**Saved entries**
● ● ● ● ● ● ●
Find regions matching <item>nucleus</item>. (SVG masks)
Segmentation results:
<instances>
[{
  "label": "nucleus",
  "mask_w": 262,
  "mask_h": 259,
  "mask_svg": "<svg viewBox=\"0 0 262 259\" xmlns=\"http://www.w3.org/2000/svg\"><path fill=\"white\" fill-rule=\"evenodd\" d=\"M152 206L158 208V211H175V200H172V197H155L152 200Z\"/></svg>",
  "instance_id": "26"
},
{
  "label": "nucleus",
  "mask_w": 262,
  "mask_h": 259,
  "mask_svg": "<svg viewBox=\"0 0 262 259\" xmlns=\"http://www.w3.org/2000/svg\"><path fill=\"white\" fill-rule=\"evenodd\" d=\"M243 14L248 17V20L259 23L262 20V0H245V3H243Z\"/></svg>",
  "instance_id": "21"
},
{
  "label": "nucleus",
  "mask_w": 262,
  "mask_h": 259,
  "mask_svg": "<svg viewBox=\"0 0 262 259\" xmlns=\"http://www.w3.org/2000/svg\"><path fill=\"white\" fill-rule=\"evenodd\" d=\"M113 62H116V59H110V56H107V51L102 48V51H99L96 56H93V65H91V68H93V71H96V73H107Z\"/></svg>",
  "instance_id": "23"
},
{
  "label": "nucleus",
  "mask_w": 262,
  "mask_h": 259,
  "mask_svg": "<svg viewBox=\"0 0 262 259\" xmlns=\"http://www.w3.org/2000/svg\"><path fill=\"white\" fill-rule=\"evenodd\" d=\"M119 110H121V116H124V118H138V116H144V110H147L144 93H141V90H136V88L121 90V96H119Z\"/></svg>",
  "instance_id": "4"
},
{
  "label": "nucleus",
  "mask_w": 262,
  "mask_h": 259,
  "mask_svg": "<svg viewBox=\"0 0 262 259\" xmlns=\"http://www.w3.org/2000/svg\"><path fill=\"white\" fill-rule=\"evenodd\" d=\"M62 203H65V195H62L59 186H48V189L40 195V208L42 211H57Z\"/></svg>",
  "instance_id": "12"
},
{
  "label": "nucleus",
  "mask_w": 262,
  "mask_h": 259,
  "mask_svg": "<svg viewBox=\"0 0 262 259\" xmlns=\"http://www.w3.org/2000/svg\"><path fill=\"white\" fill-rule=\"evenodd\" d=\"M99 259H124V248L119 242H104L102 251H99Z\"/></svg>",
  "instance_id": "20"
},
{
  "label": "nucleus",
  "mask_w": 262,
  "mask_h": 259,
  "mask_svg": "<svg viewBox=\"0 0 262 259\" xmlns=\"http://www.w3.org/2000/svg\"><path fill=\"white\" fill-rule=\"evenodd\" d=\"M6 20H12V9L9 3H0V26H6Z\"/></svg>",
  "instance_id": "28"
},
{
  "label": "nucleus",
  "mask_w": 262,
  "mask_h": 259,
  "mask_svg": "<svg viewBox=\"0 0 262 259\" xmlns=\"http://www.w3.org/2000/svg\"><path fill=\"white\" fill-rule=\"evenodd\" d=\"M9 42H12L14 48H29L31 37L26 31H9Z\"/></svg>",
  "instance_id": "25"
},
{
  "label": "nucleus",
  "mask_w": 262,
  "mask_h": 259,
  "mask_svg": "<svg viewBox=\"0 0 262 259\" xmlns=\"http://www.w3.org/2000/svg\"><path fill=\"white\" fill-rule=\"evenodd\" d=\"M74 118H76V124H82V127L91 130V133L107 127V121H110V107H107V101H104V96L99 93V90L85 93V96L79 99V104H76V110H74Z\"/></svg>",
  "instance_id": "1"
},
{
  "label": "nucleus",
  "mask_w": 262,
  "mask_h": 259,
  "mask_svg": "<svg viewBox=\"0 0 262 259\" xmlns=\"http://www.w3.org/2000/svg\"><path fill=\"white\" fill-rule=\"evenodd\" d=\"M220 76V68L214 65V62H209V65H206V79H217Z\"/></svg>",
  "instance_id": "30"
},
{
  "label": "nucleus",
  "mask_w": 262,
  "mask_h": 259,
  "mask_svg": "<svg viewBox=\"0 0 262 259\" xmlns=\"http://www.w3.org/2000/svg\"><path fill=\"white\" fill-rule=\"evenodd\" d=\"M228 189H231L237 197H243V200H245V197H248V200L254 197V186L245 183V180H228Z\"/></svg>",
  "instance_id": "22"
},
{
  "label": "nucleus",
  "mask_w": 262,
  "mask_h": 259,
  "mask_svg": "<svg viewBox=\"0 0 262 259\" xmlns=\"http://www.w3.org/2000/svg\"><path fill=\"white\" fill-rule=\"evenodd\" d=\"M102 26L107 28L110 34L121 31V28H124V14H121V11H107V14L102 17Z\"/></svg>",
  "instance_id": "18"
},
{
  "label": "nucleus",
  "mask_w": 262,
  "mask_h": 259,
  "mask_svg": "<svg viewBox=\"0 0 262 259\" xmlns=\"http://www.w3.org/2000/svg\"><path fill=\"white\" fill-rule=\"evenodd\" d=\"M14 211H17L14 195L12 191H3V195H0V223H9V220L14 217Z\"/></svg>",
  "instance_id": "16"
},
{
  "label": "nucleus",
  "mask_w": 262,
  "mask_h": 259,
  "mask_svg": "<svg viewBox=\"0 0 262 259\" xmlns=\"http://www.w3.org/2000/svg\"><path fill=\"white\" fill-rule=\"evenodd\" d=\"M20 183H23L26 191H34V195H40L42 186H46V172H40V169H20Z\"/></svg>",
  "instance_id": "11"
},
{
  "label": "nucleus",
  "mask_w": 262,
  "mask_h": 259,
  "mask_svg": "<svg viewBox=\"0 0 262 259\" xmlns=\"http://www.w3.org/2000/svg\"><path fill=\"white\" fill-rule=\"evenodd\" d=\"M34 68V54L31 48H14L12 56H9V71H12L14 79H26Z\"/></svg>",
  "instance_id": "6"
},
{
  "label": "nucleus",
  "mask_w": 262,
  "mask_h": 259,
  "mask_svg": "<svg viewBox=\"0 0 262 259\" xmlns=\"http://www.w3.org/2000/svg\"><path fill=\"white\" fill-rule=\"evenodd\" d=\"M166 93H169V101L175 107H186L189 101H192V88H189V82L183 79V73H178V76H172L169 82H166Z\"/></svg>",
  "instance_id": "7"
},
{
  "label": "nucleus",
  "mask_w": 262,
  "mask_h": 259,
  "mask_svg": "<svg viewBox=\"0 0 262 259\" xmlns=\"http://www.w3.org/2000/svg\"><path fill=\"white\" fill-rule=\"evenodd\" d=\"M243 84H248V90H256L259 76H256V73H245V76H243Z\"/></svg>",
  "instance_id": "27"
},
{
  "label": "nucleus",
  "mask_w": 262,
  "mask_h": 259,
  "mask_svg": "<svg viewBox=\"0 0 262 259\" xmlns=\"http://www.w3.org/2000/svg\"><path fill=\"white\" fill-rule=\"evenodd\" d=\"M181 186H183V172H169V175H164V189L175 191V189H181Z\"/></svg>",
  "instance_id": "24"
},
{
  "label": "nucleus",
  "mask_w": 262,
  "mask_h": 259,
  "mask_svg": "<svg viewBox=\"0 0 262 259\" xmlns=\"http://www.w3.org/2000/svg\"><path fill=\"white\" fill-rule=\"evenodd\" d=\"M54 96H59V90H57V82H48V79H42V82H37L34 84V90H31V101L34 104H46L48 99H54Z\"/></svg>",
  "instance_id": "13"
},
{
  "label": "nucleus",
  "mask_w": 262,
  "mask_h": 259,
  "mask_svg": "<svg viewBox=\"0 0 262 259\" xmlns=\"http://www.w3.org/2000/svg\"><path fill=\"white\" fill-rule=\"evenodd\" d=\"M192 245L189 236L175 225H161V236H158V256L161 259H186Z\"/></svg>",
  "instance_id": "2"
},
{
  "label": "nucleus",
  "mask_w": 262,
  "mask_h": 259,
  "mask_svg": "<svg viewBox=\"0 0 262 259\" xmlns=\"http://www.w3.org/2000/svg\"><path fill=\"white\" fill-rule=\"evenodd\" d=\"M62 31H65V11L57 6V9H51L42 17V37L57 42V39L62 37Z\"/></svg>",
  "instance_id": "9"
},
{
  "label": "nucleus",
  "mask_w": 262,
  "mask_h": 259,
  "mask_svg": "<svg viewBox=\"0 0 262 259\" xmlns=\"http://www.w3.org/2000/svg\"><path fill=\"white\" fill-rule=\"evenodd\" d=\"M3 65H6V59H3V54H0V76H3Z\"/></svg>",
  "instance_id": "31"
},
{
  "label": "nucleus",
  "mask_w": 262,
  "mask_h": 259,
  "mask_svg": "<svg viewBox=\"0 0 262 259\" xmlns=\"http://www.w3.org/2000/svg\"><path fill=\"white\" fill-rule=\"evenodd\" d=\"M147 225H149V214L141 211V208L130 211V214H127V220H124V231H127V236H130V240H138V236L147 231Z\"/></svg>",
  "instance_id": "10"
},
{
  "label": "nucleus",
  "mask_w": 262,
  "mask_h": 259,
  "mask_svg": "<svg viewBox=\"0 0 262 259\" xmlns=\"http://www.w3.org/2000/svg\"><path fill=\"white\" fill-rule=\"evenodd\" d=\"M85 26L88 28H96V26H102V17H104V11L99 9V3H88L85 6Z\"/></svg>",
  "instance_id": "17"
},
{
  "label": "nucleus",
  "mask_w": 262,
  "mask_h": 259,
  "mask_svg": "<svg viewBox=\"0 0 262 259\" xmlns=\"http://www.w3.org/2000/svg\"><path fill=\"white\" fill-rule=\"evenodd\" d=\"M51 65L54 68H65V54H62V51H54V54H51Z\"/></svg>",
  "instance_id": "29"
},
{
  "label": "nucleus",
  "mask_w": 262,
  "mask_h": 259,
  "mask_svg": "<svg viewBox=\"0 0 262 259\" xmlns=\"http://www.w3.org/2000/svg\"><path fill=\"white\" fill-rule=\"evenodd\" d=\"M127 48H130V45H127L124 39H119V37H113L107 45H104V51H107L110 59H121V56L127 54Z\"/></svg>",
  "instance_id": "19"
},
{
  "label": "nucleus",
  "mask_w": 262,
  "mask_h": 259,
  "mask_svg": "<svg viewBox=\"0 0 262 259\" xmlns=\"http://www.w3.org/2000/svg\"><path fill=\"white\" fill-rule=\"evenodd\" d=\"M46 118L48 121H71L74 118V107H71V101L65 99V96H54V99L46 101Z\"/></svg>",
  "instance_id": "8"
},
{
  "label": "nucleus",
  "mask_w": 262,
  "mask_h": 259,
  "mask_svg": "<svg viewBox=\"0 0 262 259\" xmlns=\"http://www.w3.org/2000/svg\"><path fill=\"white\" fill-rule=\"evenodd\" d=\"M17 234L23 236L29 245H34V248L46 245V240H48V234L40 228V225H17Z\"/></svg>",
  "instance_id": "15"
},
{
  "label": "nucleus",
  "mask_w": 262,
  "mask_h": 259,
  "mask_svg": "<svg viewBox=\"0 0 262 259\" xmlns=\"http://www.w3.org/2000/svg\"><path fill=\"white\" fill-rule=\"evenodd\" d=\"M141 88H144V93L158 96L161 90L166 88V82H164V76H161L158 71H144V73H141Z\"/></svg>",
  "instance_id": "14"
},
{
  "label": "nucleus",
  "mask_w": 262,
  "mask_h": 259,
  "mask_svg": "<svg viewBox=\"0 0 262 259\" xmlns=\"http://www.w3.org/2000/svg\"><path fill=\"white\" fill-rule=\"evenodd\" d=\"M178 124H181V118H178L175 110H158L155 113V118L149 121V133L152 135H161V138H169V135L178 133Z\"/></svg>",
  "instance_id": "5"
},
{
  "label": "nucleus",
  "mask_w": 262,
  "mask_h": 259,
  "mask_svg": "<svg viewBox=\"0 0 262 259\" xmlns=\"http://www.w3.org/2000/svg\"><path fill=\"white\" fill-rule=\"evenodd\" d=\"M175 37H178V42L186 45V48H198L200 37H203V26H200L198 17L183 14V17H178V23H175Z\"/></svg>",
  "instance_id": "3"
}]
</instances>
● ● ● ● ● ● ●
Edit everything from the start of the data down to the line containing "14L248 17V20L259 23L262", replacing "instance_id" with "region_id" and leaving everything else unchanged.

Find regions matching <item>nucleus</item>. (SVG masks)
Segmentation results:
<instances>
[{
  "label": "nucleus",
  "mask_w": 262,
  "mask_h": 259,
  "mask_svg": "<svg viewBox=\"0 0 262 259\" xmlns=\"http://www.w3.org/2000/svg\"><path fill=\"white\" fill-rule=\"evenodd\" d=\"M152 206L158 208V211H175V200H172V197H155L152 200Z\"/></svg>",
  "region_id": "26"
},
{
  "label": "nucleus",
  "mask_w": 262,
  "mask_h": 259,
  "mask_svg": "<svg viewBox=\"0 0 262 259\" xmlns=\"http://www.w3.org/2000/svg\"><path fill=\"white\" fill-rule=\"evenodd\" d=\"M243 14L248 17V20L259 23L262 20V0H245V3H243Z\"/></svg>",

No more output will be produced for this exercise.